The Painting Center
52 Greene, 2nd fl
New York NY 10013
March 1 – 26, 2005
The two main types of lava that flow from volcanic vents are “Pahoehoe,” consisting of ropy strands and fluid looking whorls, and “Aa,” which is more crumbly and chunky. The terms are familiar to geologists and people who live in volcanically active regions, but painters might also do well to appropriate these Hawaiian words whose meanings apply perfectly to the two main branches of thickly-painted pictures. Aa, the crumbly one, would equate to works such as Anselm Kiefer’s Bohemia Lies Beside the Sea at the Metropolitan Museum, while Pohoehoe, with its fluidity and undulating surface, is epitomized by Colleen Randall’s works currently on view at The Painting Center.
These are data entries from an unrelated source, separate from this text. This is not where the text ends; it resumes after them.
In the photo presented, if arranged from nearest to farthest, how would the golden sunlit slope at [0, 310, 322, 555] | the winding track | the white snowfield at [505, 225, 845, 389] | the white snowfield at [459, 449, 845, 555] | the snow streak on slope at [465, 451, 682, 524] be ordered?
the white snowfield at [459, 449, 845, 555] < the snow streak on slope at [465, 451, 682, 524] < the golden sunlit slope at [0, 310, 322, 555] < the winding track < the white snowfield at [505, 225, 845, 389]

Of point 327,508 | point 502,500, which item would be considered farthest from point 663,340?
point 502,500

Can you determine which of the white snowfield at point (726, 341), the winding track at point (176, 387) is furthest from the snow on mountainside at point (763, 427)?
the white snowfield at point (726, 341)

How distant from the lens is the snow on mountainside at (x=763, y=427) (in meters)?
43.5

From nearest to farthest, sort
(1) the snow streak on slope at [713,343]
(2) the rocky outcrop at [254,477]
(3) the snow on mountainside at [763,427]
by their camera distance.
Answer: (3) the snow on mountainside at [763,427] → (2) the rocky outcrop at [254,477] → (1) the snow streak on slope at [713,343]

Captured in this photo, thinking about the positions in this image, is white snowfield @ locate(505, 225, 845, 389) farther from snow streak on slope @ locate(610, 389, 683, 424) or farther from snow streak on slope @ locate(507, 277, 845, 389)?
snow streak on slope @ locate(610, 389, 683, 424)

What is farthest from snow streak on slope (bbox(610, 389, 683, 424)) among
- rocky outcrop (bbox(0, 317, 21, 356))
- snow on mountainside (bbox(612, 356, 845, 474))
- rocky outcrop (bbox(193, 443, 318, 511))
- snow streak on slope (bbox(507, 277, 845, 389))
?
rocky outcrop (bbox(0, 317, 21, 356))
Randall clearly loves paint, and lots of it. Her abstract and enthusiastically impastoed paintings are made with numerous layers that progress from thin washes, to thicker, more buttery strata as the works develop. Even her works on paper are caked with a generous helping of once liquid acrylic; they look like ejections from the business-end of an active artistic volcano. The energy and gusto of her images indicate that Randall truly is a creative fountain to be reckoned with. The Painting Center’s press release states that her work is “rooted in the abstract tradition,” which is true. However, the roots here reach deeply enough through the tiers of that tradition to draw upon the wellspring of Impressionism and the images relate as much to the dappled-light of Renoir’s Le Moulin de la Galette as to anything post-Cubism.
Randall’s splashes of light and her thick paint give her canvases the look of liquid tectonic quilts pieced together from crisp, bright colors that temper one another in concert. Sometimes runny, sometimes stringy, elastic or viscous, her paint is applied and manipulated in a nice variety of ways. One or two dominant, usually cool, hues give each work an overall color-statement, while hotter shades simmer in the interstices of the surface, punctuating the pictures and threatening to bubble forth depositing a new layer of color. The most interesting pictures include one or more conspicuous forms that stand out like crystals amid still fluid magma.
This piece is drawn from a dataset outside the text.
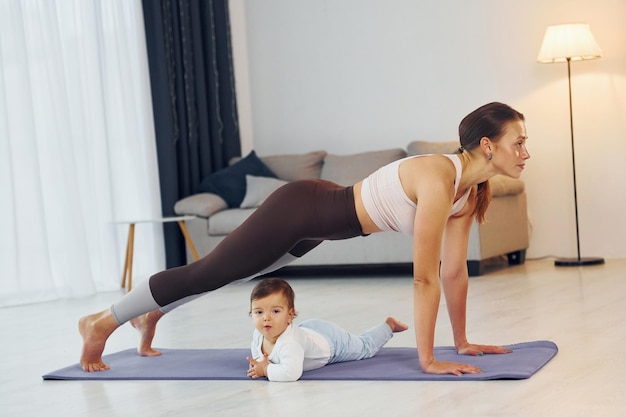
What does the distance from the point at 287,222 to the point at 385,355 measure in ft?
2.06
Such contrasting forms and impending eruptions of color are the results of a creative process that mimics natural actions. Randall’s images appear to have developed over time like the sedimentary deposits and alluvial fans they echo. During her additive procedure,the dramatic weight and volume of the paint itself becomes the most important aspect of the works, serving as a surrogate for any depiction of recognizable objects or locations. In a surprising twist, the massive pigment load and heavy textures often become atmospheric—a remarkable quality here because it is more often associated with thin, diaphanous paintings; and made more surprising by the fact that it imparts the works with a feeling of spirituality despite their connections to earthly, geological activity. The beauty and impact of her most successful works grows in parity with the amount of paint applied.
But aesthetic weight and actual weight are not necessarily related and Randall’s paintings do get bogged down at times. Some of them become murky and unreadable due to an excess of competing colors, while others suffer when the power of individual marks is lost in a cacophony of overindulgence. This diffusion of power due to the presence of extraneous imagery is what Randall should most diligently avoid. Though the commonly quoted art school adage “less is more” does not readily apply in Randall’s case, she should nevertheless remember that subtraction is as much a part of the painting process as addition. If Randall can mine even deeper into her artistic depths and turn up the heat on her editing process, there is no doubt she will continue to unearth painterly gems and ascend painting’s Richter scale while transforming cold oil paint into molten emissions from her creative core.